Items from a spatial question set

※

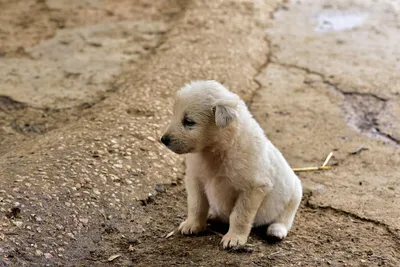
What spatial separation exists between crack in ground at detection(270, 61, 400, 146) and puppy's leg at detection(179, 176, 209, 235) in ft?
8.72

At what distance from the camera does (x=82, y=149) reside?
507 centimetres

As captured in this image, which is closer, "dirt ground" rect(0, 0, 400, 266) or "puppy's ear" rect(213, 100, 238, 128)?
"puppy's ear" rect(213, 100, 238, 128)

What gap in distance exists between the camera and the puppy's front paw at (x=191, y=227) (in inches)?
168

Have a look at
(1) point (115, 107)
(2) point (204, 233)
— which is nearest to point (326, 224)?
(2) point (204, 233)

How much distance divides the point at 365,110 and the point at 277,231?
9.33 ft

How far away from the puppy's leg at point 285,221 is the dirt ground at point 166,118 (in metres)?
0.07

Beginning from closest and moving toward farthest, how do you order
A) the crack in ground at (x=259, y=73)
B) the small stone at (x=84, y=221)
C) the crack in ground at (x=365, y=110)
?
the small stone at (x=84, y=221)
the crack in ground at (x=365, y=110)
the crack in ground at (x=259, y=73)

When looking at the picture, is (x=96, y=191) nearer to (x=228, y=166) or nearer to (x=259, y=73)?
(x=228, y=166)

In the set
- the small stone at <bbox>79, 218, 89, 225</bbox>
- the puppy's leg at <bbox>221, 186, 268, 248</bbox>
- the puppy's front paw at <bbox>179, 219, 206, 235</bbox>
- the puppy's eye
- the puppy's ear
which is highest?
the puppy's ear

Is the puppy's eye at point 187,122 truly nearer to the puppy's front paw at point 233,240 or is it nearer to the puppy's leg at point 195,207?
the puppy's leg at point 195,207

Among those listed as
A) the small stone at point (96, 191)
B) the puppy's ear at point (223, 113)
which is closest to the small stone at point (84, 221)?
the small stone at point (96, 191)

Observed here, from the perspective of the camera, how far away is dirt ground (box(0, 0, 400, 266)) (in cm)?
421

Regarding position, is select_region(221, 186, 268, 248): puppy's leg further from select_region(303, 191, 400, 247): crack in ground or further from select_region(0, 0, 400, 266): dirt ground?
select_region(303, 191, 400, 247): crack in ground

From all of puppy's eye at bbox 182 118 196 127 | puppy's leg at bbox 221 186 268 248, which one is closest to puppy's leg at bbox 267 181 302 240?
puppy's leg at bbox 221 186 268 248
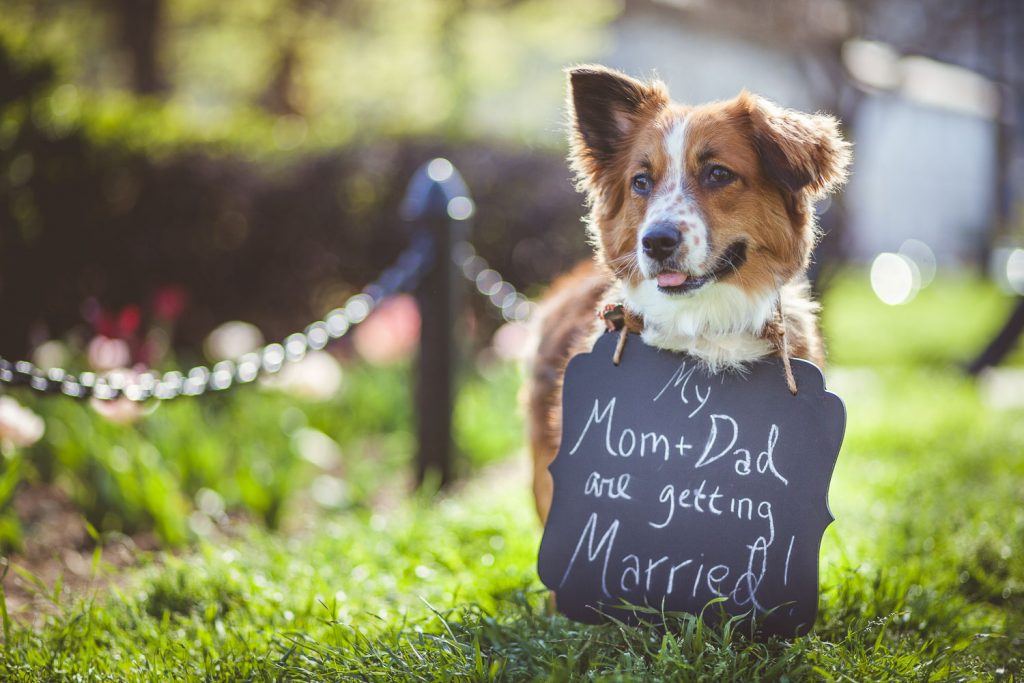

※

» **YOUR INSTRUCTIONS**: Please arrange the items above, from the start through the line containing "507 centimetres" (inclusive), as a two-column CSV with the headers input and output, one row per item, each field quoted and any line breaks replaced by spaces. Leave the pictures out.

» **REPLY TO THE EXERCISE**:
input,output
"What spatial separation exists between crack in ground at detection(270, 61, 400, 146) and puppy's leg at detection(179, 176, 209, 235) in ft?","8.72"
"At what distance from the camera does (x=82, y=149) reside?","507 centimetres"